One of the biggest challenges in the commercial fleet industry is routing optimization. This is prevalent in many industries, where determining the most cost-effective route can contribute significant cost savings for meal delivery where a single restaurant franchise can deliver millions of meals a day, or a telecommunications company that dispatches millions of jobs per year. In these types of large scale scenarios, inefficient routes can cost billions of dollars in operational costs as well as reduce our environmental carbon footprint. A computational solver can minimize these inefficiencies by finding the most optimal routes across a list of locations. Computational CPU based solvers are available today but using the massive throughput of GPU acceleration, more ambitious algorithms will help fuel our future.
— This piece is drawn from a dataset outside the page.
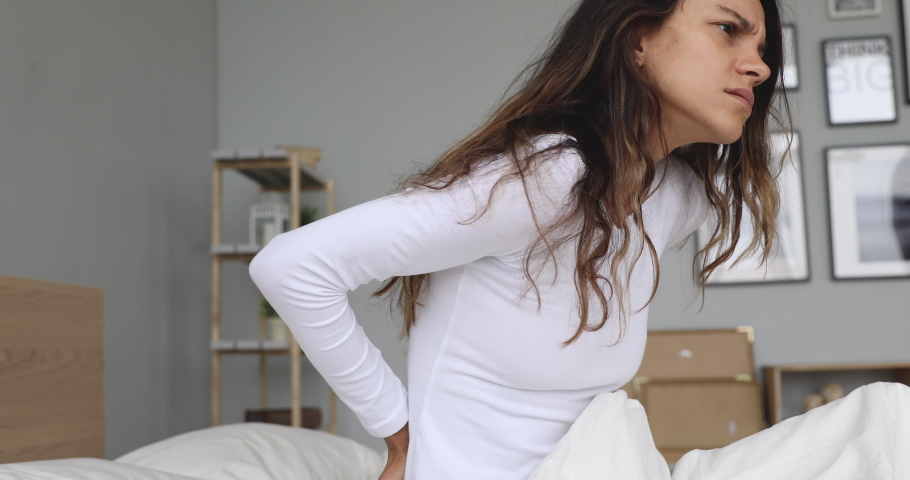 Stressed mixed race woman waking up in morning, sitting on bed, rubbing lower back. Unhappy young lady feeling strong ache, suffering from fibromyalgia after sleeping on uncomfortable mattress.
Route optimization problems such as those described above are commonly known as the Traveling Salesperson (TSP) problem. To reduce the time to develop a GPU accelerated TSP solution, NVIDIA has developed the route optimization AI workflow to streamline development of Vehicle Routing Problem (VRP) solutions.

This NVIDIA AI workflow contains details on how to deploy a sample opinionated AI solution for route optimization; the following items are included:

  • Origin-destination cost-matrix creation

  • Data preprocessing

  • NVIDIA cuOpt™ GPU accelerated solver pipeline

  • Driving directions

  • Map visualization

  • Components for authentication, logging and monitoring the workflow

  • Cloud Native deployable bundle packaged as a helm chart


The components and instructions used in the workflow are intended to be used as examples for integration, and may not be sufficiently production-ready on their own as stated. The workflow should be customized and integrated into one’s own infrastructure, using the workflow as reference.
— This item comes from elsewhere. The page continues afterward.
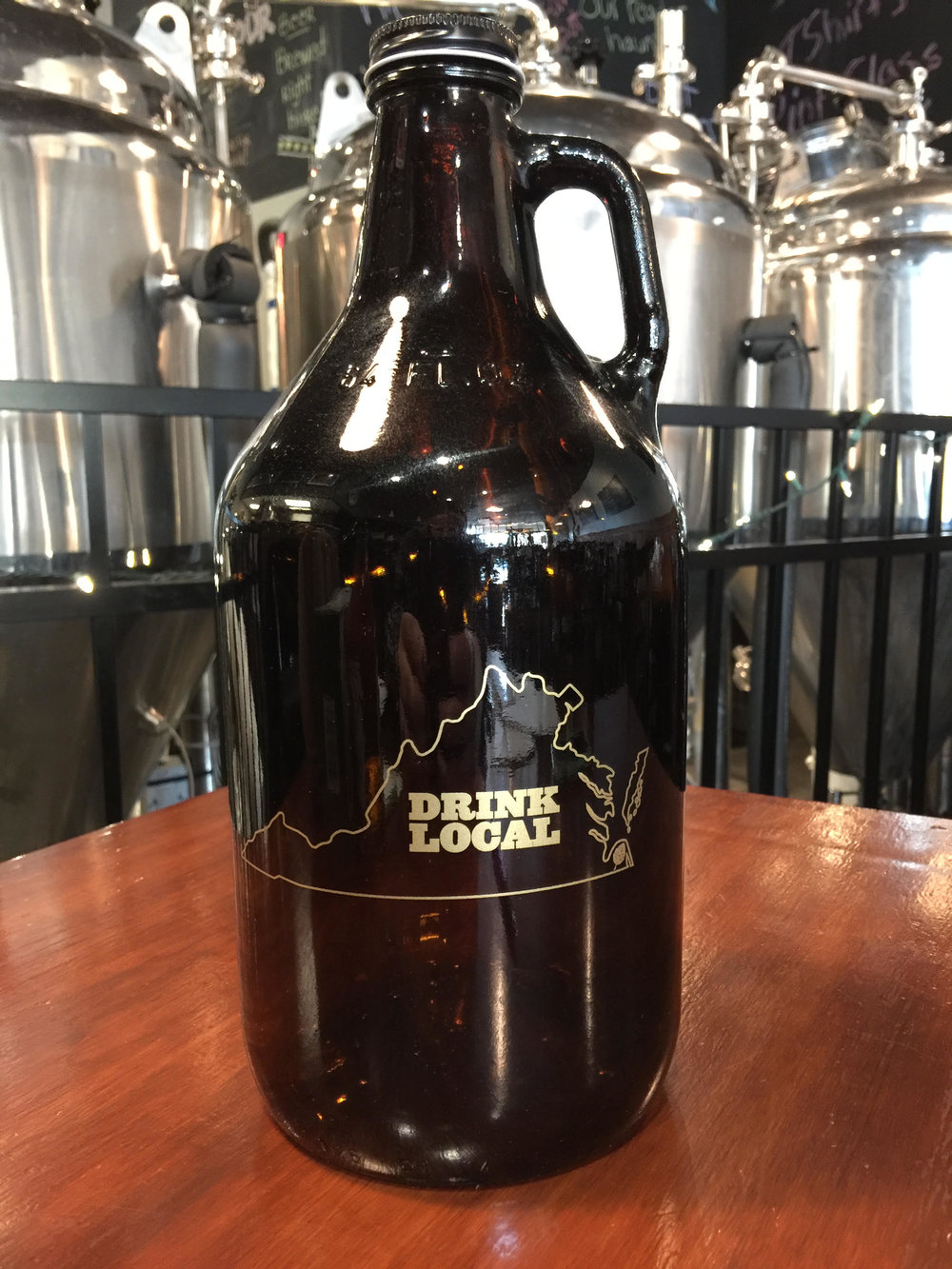 64 oz amber growler in gold. $7 + Shipping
This AI workflow covers three different TSP use cases:

Last Mile Delivery (LMD)

Fleet of trucks are dispatched from distribution centers to deliver orders to stores.

Pickup and Delivery (PDP)

Fleet of trucks are dispatched but then fulfills orders by picking them up and dropping them off to a different location. For example, a DoorDash driver picks up a food order from a restaurant and delivers it to the customer’s home address.

Dispatch Optimization

Service provider is dispatched to fulfill a list of different service requests. These are allocated a certain amount of time per service request and the time can vary according to request. For example, a telecommunications technician is assigned to a customer’s home to install a router and then to a different home to install a data cable.

Using the above assets, this NVIDIA AI workflow provides a reference for you to get started and build your own AI solution with minimal preparation and includes enterprise-ready implementation best practices which range from authentication, monitoring, reporting, and load balancing, helping you achieve the desired AI outcome more quickly while still allowing a path for you to deviate.

NVIDIA AI workflows are designed as microservices, which means they can be deployed on Kubernetes alone or with other microservices to create a production-ready application for seamless scaling in your Enterprise environment.

The workflow components are packaged together into a deployable solution described in the diagram below


These components are used to build and deploy route optimization cuOpt microservice, integrated together with the additional components as indicated in the diagram below:


More information about the components used can be found in the route optimization and the NVIDIA Cloud Native Service Add-on Pack Deployment Guide.

Furthermore, the route optimization AI workflow describes how to integrate the cuOpt Server API with third party APIs for route mapping and map visualization.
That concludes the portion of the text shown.